OpenLearning, which is currently in beta, will officially launch on October 15.
Brimo says it has already been trialled by more than 1,200 UNSW students, and is partnering with the computer science and engineering department to run its online computing course.
“It’s been quite awhile in the making. We’ve been working with Richard, who is quite a well-known and fun lecturer. He likes motivating the students and keeping them engaged,” he says.
“None of them [the existing educational technologies] focus on the learning experience he really wants, so that’s why OpenLearning came about.”
“It’s a combination of Facebook and Wikipedia – it’s very collaborative and very social – but it has a number of things in there that let students contribute.”
Brimo says OpenLearning courses are based around a wiki – a website that allows its users to add, modify or delete its content via a web browser. Most wikis are created collaboratively.
“In many online learning settings, you’re sitting there and someone’s talking to you… It’s like you’re watching a TV,” he says.
“You always learn best when you’re doing stuff and when you’re engaged. [With OpenLearning,] students can work together on the wiki.”
“They can go out and create their own content, activities and blog posts, and share and talk about what they’re doing.”
OpenLearning also offers rewards to students as a way of motivating them.
“If you make a nice page or post and people like what you’ve done, you earn karma points. It’s a fun way of keeping track of the quality of content rather than just the quantity,” Brimo says.
“Instead of focusing on [students’] marks, we just focus on a progress bar. If your progress bar is green, it means you’re keeping up to date with everything.”
Brimo points out OpenLearning has a public-private model, which is how it generates revenue.
“If you want to create a public course you’re not charging for, you can do that for free,” he says.
“If you run a private course where you want to set who can take it, such as a school or a university, then we charge for that,” he says.
“We have a few different ways of charging. One is for the software – between $5 and $10 per student per course.”
While Brimo admits there has been a lot of attention on Coursera, which recently partnered with the University of Melbourne, OpenLearning offers something different.
“The big difference is Coursera focuses more on broadcast education, where you’re just consuming content,” he says.
“You’re not really contributing back to the course – you’re not as engaged as much and you’re not helping others.”
This could explain why Coursera has a dropout rate of up to 90%, Brimo says.
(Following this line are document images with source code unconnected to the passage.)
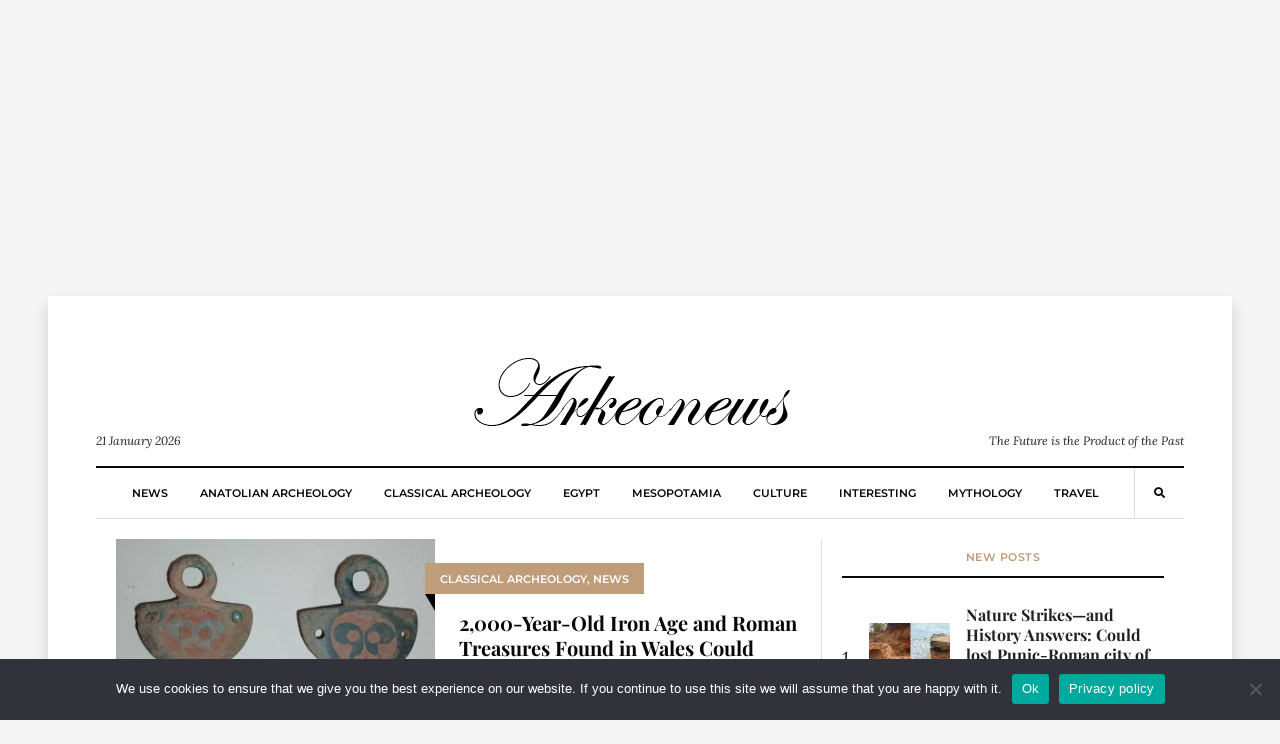

--- FILE ---
content_type: text/html; charset=utf-8
request_url: https://www.google.com/recaptcha/api2/aframe
body_size: 267
content:
<!DOCTYPE HTML><html><head><meta http-equiv="content-type" content="text/html; charset=UTF-8"></head><body><script nonce="kBCZ4dmurdGx0pSb0WpWnA">/** Anti-fraud and anti-abuse applications only. See google.com/recaptcha */ try{var clients={'sodar':'https://pagead2.googlesyndication.com/pagead/sodar?'};window.addEventListener("message",function(a){try{if(a.source===window.parent){var b=JSON.parse(a.data);var c=clients[b['id']];if(c){var d=document.createElement('img');d.src=c+b['params']+'&rc='+(localStorage.getItem("rc::a")?sessionStorage.getItem("rc::b"):"");window.document.body.appendChild(d);sessionStorage.setItem("rc::e",parseInt(sessionStorage.getItem("rc::e")||0)+1);localStorage.setItem("rc::h",'1769035163112');}}}catch(b){}});window.parent.postMessage("_grecaptcha_ready", "*");}catch(b){}</script></body></html>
“With OpenLearning, students use it more as they go through the course. It’s that sort of engagement that is probably the big thing and the big difference,” he says.
“We really want OpenLearning to be a place where you go to learn things. The goal is to get more people on board with this way of teaching.”
“We see that naturally spreading overseas and already have interest from universities overseas… and partnering with other universities in Australia.”
“We’ve been contacted by universities in Canada and the US. But the focus is Australian universities because that’s what we understand very well.”
“We think Australia is well placed because of the large focus on education here.”